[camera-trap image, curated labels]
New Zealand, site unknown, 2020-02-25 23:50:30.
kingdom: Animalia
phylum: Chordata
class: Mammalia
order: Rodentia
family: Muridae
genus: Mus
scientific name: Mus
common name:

_Task statement_
Exactly as given, please retype all the entries.

_Solved problem_
[camera-trap image, curated labels]
New Zealand, site unknown, 2020-02-25 23:50:30.
kingdom: Animalia
phylum: Chordata
class: Mammalia
order: Rodentia
family: Muridae
genus: Mus
scientific name: Mus
common name:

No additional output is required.